Self-Driving ATVs Are Coming – Unite.AI

A team of researchers at Carnegie Mellon University (CMU) are bringing us one step closer to achieving self-driving all-terrain vehicles (ATVs). The team rode an ATV through various different environments including tall grass, loose gravel, and mud to gather data on how the ATV interacted with these types of off-road environments. 

Creating the TartanDrive Dataset

The ATV was driven aggressively at speeds up to 30 miles per hour. It slid through turns, went up and down hills, and got stuck in the mud while gathering important data like video, the speed of each wheel, and the suspension shock travel from seven types of sensors. 

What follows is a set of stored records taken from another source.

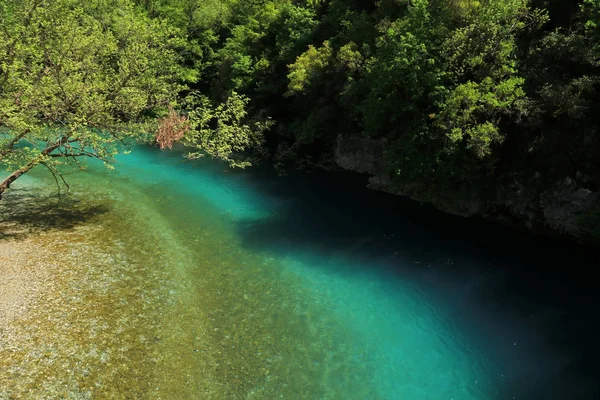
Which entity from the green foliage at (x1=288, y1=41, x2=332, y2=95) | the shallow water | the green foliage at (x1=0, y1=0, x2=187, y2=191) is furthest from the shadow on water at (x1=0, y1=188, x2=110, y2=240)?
the green foliage at (x1=288, y1=41, x2=332, y2=95)

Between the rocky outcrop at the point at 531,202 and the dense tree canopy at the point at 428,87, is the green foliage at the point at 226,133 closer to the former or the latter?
the dense tree canopy at the point at 428,87

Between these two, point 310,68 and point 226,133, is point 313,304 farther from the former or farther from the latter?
point 310,68

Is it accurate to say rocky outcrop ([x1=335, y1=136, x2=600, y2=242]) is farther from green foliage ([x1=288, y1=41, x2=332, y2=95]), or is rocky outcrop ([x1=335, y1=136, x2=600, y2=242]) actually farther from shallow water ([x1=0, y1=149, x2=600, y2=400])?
green foliage ([x1=288, y1=41, x2=332, y2=95])

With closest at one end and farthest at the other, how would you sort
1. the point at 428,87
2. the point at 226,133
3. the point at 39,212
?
1. the point at 39,212
2. the point at 428,87
3. the point at 226,133

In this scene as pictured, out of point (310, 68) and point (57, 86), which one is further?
point (310, 68)

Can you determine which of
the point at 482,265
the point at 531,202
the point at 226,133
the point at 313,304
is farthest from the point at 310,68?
the point at 313,304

After collecting all of the data, it was compiled into a dataset called TartanDrive. It includes about 200,000 real-world interactions, and the team believes it’s the largest real-world, multimodal, off-road driving dataset. The data could later be used to train a self-driving vehicle for off-road navigation. 

Wenshan Wang is a project scientist in the Robotics Institute (RI).

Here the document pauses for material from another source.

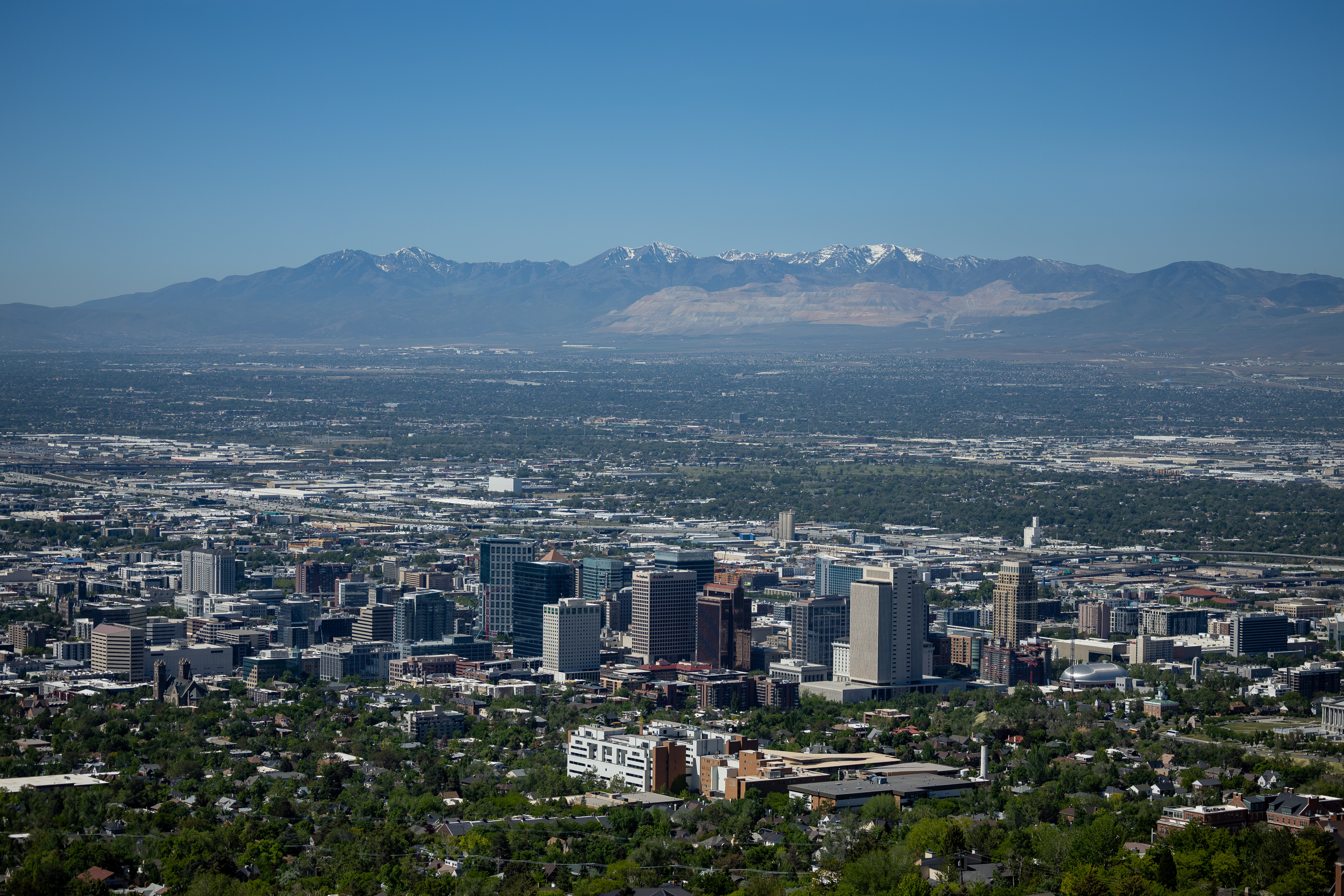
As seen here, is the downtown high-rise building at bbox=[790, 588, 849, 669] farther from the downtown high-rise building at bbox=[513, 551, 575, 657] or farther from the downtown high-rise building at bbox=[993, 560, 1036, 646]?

“Unlike autonomous street driving, off-road driving is more challenging because you have to understand the dynamics of the terrain in order to drive safely and to drive faster,” said Wang. 

There has been some previous work carried out in this area, but it often involved annotated maps that provided labels like mud, grass, vegetation, and water. These labels helped the robot understand the terrain it was navigating, but the problem is that this type of information is often hard to gather. It is also fairly generic information. For example, “mud” could mean an environment that is either drivable or not. 

 

Building Prediction Models

With the multimodal sensor data that the team gathered, they could build prediction models that are superior to the models developed with simple and non dynamic data. By driving the ATV aggressively, it became crucial to understand the dynamics of its performance. 

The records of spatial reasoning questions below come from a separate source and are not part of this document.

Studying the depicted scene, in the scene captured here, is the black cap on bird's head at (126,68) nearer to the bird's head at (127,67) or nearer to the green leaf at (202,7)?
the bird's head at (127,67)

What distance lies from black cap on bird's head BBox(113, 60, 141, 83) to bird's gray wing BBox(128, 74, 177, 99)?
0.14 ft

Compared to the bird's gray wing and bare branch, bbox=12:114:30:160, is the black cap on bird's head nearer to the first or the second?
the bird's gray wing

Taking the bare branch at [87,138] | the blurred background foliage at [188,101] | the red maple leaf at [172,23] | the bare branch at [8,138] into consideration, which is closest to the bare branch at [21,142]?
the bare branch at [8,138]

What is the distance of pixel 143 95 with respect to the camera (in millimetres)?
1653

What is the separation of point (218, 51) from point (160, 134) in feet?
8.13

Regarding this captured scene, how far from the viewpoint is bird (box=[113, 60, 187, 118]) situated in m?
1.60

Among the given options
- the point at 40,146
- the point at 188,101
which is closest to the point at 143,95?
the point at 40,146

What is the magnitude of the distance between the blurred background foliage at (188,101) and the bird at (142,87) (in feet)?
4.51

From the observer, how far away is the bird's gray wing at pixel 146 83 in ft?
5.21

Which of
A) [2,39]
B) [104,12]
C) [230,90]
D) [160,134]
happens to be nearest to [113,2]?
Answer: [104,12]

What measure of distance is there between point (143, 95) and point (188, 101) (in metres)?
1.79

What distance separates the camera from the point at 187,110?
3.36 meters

Samuel Triest is a second-year master’s student in robotics and lead author of the research paper. 

“The dynamics of these systems tend to get more challenging as you add more speed,” said Triest. “You drive faster, you bounce off more stuff. A lot of the data we were interested in gathering was this more aggressive driving, more challenging slopes and thicker vegetation because that’s where some of the simpler rules start breaking down.”

While it is true that most of the research and work surrounding autonomous vehicles is targeted at street driving, the researchers say the first applications will likely be controlled, off-road areas. This allows for less of a risk of collisions. 

The team performed all of their tests at a controlled site near Pittsburgh where CMU’s National Robotics Engineering Center tests autonomous off-road vehicles. 

The ATV was driven by humans using a drive-by-wire system to control the steering and speed. 

“We were forcing the human to go through the same control interface as the robot would,” Wang said. “In that way, the actions the human takes can be used directly as input for how the robot should act.”

The research is set to be presented at the International Conference on Robotics and Automation (ICRA) in Philadelphia.